I kept my eyes on the greening hedge. ‘Yes,’ I said. I could not keep the tenderness from my voice. ‘He writes to me every week and I reply when I have an address for him. He is back in Belgium at the moment, but he has been travelling around. His father is importing lace and James is responsible for finding reliable suppliers.’
‘Any date for the wedding?’ Richard asked lightly.
‘Not yet,’ I said. ‘His papa’s lawyers and Uncle John’s man are drawing up the marriage contract to arrange the dowry and an allowance for me. We can hardly plan until we know when he will come home.’
Richard nodded. ‘It could be some time, then,’ he said.
‘Yes,’ I said. I could not keep the longing out of my voice. ‘It sometimes seems like years and years. It should be this summer. We can announce our betrothal when he comes home.’
‘And the hall?’ Richard said. ‘The builders are working well? Are the roofbeams in place?’
‘Yes,’ I said reassuringly. ‘You would be the first to hear if anything had gone amiss. It is all working well. And the crop is just about showing in some fields already!’
‘And what are they doing here?’ Richard asked, pulling up Prince at a gateway. It was one of the new fruit fields where Uncle John had insisted that we should try raspberries. They looked a sorrowful little crop, row upon row of spindly canes with the tiniest green buds showing on each one. Down each narrow gangway between the rows were Acre women weeding, a rough piece of cloth beside each of them piled high with the bolting weeds of this damp warm spring. The lovely sun-warmed hollow was as sunny as in midsummer. I looked along the line of bent backs for Clary, but I could not see her. A cloud came over the sun and I shivered in the sudden chill. Richard and I pulled up at the gate and Ralph trotted over.
‘Good day,’ he said to us both and then spoke directly to me. ‘I started them weeding while the men finish the sowing today,’ he said with a note of pride in his voice. ‘They’ve never sown quicker, I don’t think.’ He tipped his hat carelessly to Richard. ‘Good morning,’ he said coolly.
There was an awkward silence. Ralph’s dislike of Richard was almost tangible on the warm air. Richard flushed and I spoke quickly to mask the silence. ‘Then let’s hope it grows at record speed too,’ I said. ‘The village always used to take a holiday after the sowing was done, did it not?’

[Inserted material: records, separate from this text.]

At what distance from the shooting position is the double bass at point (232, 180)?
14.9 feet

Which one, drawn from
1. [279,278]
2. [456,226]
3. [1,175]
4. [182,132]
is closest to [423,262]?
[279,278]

‘Aye,’ Ralph said. ‘I’ve reminded Dr MacAndrew that they’ll want to keep the maying in the old way. They tell me they’d like you to be the Queen of the May if you’d go out on the hills to bring the spring in with them tomorrow at dawn.’
‘I will!’ I said. ‘Clary spoke to me about it.’ Then I paused as my training as a Bath young lady struck me, and I glanced at Ralph and asked him, ‘It is all right, isn’t it, Ralph? I mean, it’s not fearfully improper or anything?’
Ralph’s face looked as if he had bitten on a lemon rind. ‘Don’t ask me!’ he said curtly. ‘You know I know nothing about it. Ask your mama about these things, and take her advice.’
‘She does not know the traditions of Acre,’ I challenged him. ‘You’re the one who knows Acre. I’m asking you if it is all right for me to go.’
Ralph looked at me, wearied of the whole question. ‘I should not pass on an invitation if I did not think it was all right,’ he said carefully. ‘You will come to no harm out on the downs at daybreak with all the young people of Acre village. You will pass your time until the sun comes up in picking hawthorn branches and tying ribbons to them. Then they will crown you with a circlet of flowers, mount you on a white horse, if they can find one – perhaps you would lend them your mare – and then you will ride down to Acre and bring in the spring. For three days after – for Dr MacAndrew does not think we can afford a week of idleness, and neither do I – you can be the queen of any revels they devise, or not, as you wish. There is nothing proper or improper about it – as far as I can see. But don’t ask me about ladylike behaviour, Miss Julia, for I am but a poor working man.’ This last was said with an absolutely grave face and with a tone so ironic that I wondered Richard could not hear the insult behind it.
‘Tell them to come for me before daybreak, then,’ I said. ‘And tell them they can take my mare from the stables as soon as I have done with her today.’